EXERCISE INSTRUCTIONS: Copy every item below exactly as it appears, leaving out the pictures.

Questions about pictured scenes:
+++

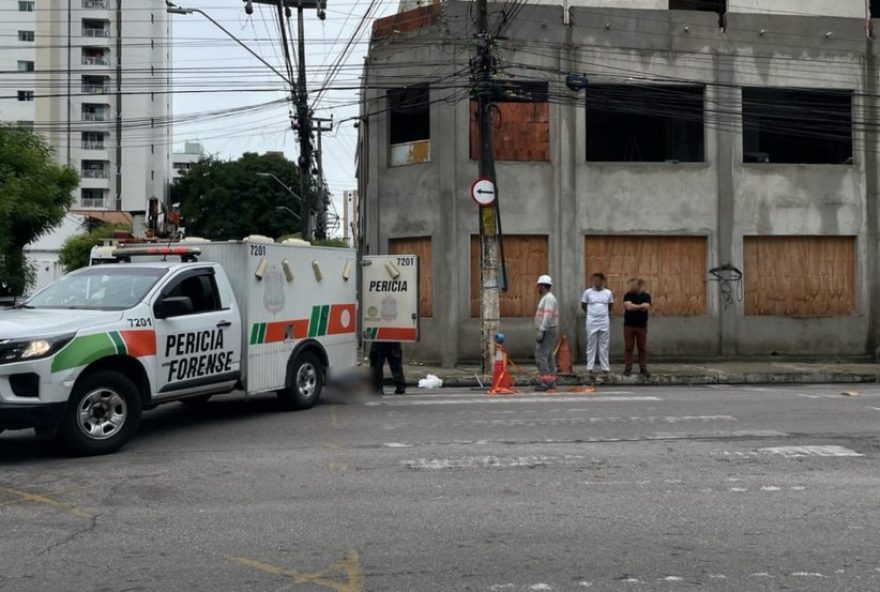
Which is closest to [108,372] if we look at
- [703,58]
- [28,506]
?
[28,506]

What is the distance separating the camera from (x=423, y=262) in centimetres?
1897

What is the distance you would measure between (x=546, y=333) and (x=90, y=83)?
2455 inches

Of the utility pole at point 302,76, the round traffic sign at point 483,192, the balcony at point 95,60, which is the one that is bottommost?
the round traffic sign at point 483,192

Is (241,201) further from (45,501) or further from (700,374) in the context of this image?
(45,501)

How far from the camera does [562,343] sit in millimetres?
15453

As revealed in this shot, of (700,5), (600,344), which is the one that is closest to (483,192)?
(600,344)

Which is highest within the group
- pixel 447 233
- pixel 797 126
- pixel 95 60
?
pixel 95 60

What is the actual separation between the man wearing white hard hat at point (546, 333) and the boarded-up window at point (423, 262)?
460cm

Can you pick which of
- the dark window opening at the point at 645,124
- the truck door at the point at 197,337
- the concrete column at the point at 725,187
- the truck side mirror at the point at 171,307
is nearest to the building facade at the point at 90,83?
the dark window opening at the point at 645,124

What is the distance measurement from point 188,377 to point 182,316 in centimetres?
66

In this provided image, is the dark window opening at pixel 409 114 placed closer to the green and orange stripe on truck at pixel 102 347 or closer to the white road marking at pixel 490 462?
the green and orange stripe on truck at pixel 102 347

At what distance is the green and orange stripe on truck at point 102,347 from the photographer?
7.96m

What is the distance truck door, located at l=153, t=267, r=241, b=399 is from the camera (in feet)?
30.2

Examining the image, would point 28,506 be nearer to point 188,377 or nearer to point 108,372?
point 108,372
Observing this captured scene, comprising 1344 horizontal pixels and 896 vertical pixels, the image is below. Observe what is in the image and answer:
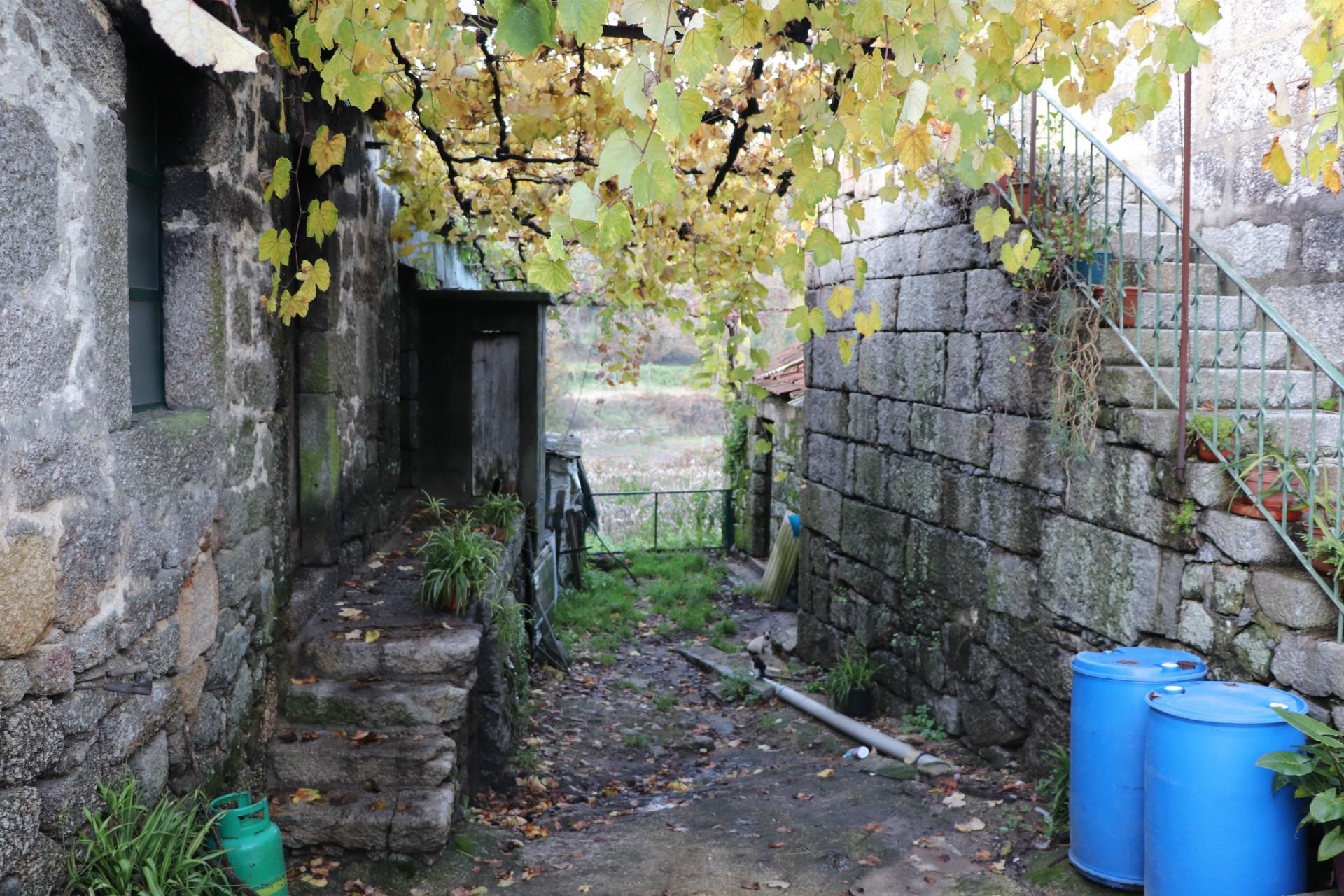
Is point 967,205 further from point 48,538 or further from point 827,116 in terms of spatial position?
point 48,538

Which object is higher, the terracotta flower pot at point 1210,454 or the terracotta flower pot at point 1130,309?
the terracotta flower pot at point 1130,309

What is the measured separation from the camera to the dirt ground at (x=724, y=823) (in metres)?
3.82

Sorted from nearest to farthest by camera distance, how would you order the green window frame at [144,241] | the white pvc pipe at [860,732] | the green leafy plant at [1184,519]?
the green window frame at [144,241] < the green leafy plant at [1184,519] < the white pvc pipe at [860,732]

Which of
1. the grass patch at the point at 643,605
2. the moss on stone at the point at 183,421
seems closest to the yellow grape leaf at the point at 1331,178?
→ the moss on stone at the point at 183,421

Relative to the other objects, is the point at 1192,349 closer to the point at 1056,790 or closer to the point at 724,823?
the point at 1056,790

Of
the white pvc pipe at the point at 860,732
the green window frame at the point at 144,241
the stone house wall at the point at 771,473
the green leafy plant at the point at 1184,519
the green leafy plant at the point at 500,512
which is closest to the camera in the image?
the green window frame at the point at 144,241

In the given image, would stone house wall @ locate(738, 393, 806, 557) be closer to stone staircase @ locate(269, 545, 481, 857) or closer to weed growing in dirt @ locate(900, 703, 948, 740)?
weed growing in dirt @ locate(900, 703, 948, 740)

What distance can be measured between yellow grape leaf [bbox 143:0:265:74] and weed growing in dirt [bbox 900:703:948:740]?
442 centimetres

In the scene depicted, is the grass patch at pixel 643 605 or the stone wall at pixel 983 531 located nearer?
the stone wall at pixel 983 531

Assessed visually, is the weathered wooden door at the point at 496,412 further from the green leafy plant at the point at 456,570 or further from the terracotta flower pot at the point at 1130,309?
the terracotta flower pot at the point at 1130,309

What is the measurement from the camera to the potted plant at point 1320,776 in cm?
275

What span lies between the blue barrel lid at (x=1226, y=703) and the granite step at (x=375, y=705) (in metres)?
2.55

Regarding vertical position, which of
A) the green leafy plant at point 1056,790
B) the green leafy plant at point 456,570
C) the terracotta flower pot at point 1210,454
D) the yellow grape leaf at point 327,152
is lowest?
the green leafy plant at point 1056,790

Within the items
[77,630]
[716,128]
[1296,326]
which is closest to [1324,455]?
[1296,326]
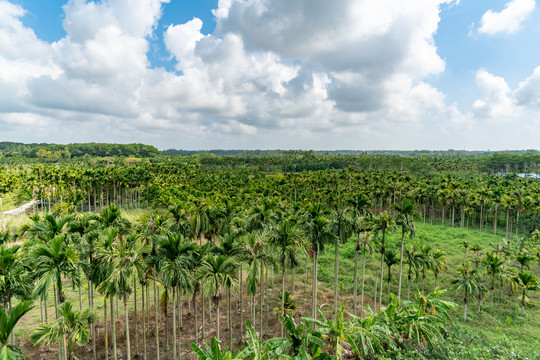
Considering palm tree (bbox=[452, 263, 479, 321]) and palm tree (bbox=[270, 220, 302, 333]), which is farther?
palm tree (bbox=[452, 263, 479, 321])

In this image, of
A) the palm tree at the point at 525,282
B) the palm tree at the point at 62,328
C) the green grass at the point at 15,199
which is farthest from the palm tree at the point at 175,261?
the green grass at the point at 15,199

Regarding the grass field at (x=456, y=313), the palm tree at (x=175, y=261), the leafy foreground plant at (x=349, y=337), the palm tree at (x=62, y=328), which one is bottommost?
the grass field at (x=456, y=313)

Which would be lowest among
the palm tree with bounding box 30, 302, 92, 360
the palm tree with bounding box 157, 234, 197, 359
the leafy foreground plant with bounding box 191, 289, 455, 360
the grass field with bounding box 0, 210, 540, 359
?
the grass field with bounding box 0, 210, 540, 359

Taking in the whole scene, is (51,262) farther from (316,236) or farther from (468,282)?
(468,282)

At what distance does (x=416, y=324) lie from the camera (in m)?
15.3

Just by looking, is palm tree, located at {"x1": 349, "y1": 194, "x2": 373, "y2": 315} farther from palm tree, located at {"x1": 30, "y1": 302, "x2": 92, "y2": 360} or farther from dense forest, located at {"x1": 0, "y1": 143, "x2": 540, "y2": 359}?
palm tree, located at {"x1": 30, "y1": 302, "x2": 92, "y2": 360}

+++

RESPONSE:
Which is closest to [108,372] if we look at
- [703,58]
- [28,506]
?
[28,506]

What is the distance separating the camera from (x=423, y=262) in centimetres?
1897

What is the distance you would measure between (x=546, y=333) and (x=90, y=83)?
2455 inches

Of the utility pole at point 302,76, the round traffic sign at point 483,192, the balcony at point 95,60, which is the one that is bottommost?
the round traffic sign at point 483,192

Is (241,201) further from (45,501) or further from (700,374) in the context of this image?
(45,501)

How far from the camera does [562,343] sit in millimetres?
15453

As revealed in this shot, of (700,5), (600,344), which is the one that is closest to (483,192)?
(600,344)

Which is highest within the group
- pixel 447 233
- pixel 797 126
- pixel 95 60
?
pixel 95 60

What is the actual separation between the man wearing white hard hat at point (546, 333) and the boarded-up window at point (423, 262)?
460cm

Can you pick which of
- the dark window opening at the point at 645,124
- the truck door at the point at 197,337
- the concrete column at the point at 725,187
- the truck side mirror at the point at 171,307
is nearest to the building facade at the point at 90,83?
the dark window opening at the point at 645,124

What is the distance measurement from point 188,377 to point 182,316 in centimetres?
66

In this provided image, is the dark window opening at pixel 409 114 placed closer to the green and orange stripe on truck at pixel 102 347 or closer to the white road marking at pixel 490 462?
the green and orange stripe on truck at pixel 102 347

At what distance is the green and orange stripe on truck at point 102,347 from the photographer?
7.96m

What is the distance truck door, located at l=153, t=267, r=241, b=399 is from the camera (in feet)?
30.2

Examining the image, would point 28,506 be nearer to point 188,377 or nearer to point 108,372?
point 108,372
Observing this captured scene, comprising 1344 horizontal pixels and 896 vertical pixels, the image is below. Observe what is in the image and answer:
Is point 967,205 further from point 48,538 or further from point 827,116 in terms of spatial position?
point 48,538

Which object is higher, the terracotta flower pot at point 1210,454 or the terracotta flower pot at point 1130,309?
the terracotta flower pot at point 1130,309

What is the measured separation from the camera to the dirt ground at (x=724, y=823) (in metres)?
3.82

Sorted from nearest to farthest by camera distance, how would you order the green window frame at [144,241] | the white pvc pipe at [860,732] | the green leafy plant at [1184,519]?
the green window frame at [144,241] < the green leafy plant at [1184,519] < the white pvc pipe at [860,732]

Which of
1. the grass patch at the point at 643,605
2. the moss on stone at the point at 183,421
seems closest to the yellow grape leaf at the point at 1331,178?
→ the moss on stone at the point at 183,421

Relative to the other objects, is the point at 1192,349 closer to the point at 1056,790 or closer to the point at 724,823?
the point at 1056,790

Of
the white pvc pipe at the point at 860,732
the green window frame at the point at 144,241
the stone house wall at the point at 771,473
the green leafy plant at the point at 1184,519
the green leafy plant at the point at 500,512
which is closest to the camera in the image?
the green window frame at the point at 144,241

In the given image, would stone house wall @ locate(738, 393, 806, 557) be closer to stone staircase @ locate(269, 545, 481, 857) or closer to weed growing in dirt @ locate(900, 703, 948, 740)?
weed growing in dirt @ locate(900, 703, 948, 740)

What distance can be measured between yellow grape leaf [bbox 143:0:265:74] and weed growing in dirt [bbox 900:703:948:740]?
442 centimetres

In the scene depicted, is the grass patch at pixel 643 605 or the stone wall at pixel 983 531 located nearer?
the stone wall at pixel 983 531

Assessed visually, is the weathered wooden door at the point at 496,412 further from the green leafy plant at the point at 456,570 or further from the terracotta flower pot at the point at 1130,309?
the terracotta flower pot at the point at 1130,309

What is the measurement from the camera to the potted plant at point 1320,776 in cm?
275

What span lies between the blue barrel lid at (x=1226, y=703) and the granite step at (x=375, y=705) (in metres)?
2.55

Regarding vertical position, which of
A) the green leafy plant at point 1056,790
B) the green leafy plant at point 456,570
C) the terracotta flower pot at point 1210,454
D) the yellow grape leaf at point 327,152
is lowest?
the green leafy plant at point 1056,790

Within the items
[77,630]
[716,128]
[1296,326]
which is closest to [1324,455]?
[1296,326]
Considering palm tree (bbox=[452, 263, 479, 321]) and palm tree (bbox=[270, 220, 302, 333]), which is farther?
palm tree (bbox=[452, 263, 479, 321])

In this image, of
A) the palm tree at the point at 525,282
B) the palm tree at the point at 62,328
C) the green grass at the point at 15,199
which is farthest from the palm tree at the point at 175,261?
the green grass at the point at 15,199

Regarding the grass field at (x=456, y=313), the palm tree at (x=175, y=261), the leafy foreground plant at (x=349, y=337), the palm tree at (x=62, y=328), which one is bottommost?
the grass field at (x=456, y=313)

Which would be lowest among
the palm tree with bounding box 30, 302, 92, 360
the palm tree with bounding box 157, 234, 197, 359
the leafy foreground plant with bounding box 191, 289, 455, 360
the grass field with bounding box 0, 210, 540, 359
?
the grass field with bounding box 0, 210, 540, 359

Taking in the whole scene, is (51,262) farther from (316,236) or farther from (468,282)?
(468,282)

At what distance does (x=416, y=324) lie from the camera (in m)?
15.3

Just by looking, is palm tree, located at {"x1": 349, "y1": 194, "x2": 373, "y2": 315} farther from palm tree, located at {"x1": 30, "y1": 302, "x2": 92, "y2": 360} or farther from dense forest, located at {"x1": 0, "y1": 143, "x2": 540, "y2": 359}?
palm tree, located at {"x1": 30, "y1": 302, "x2": 92, "y2": 360}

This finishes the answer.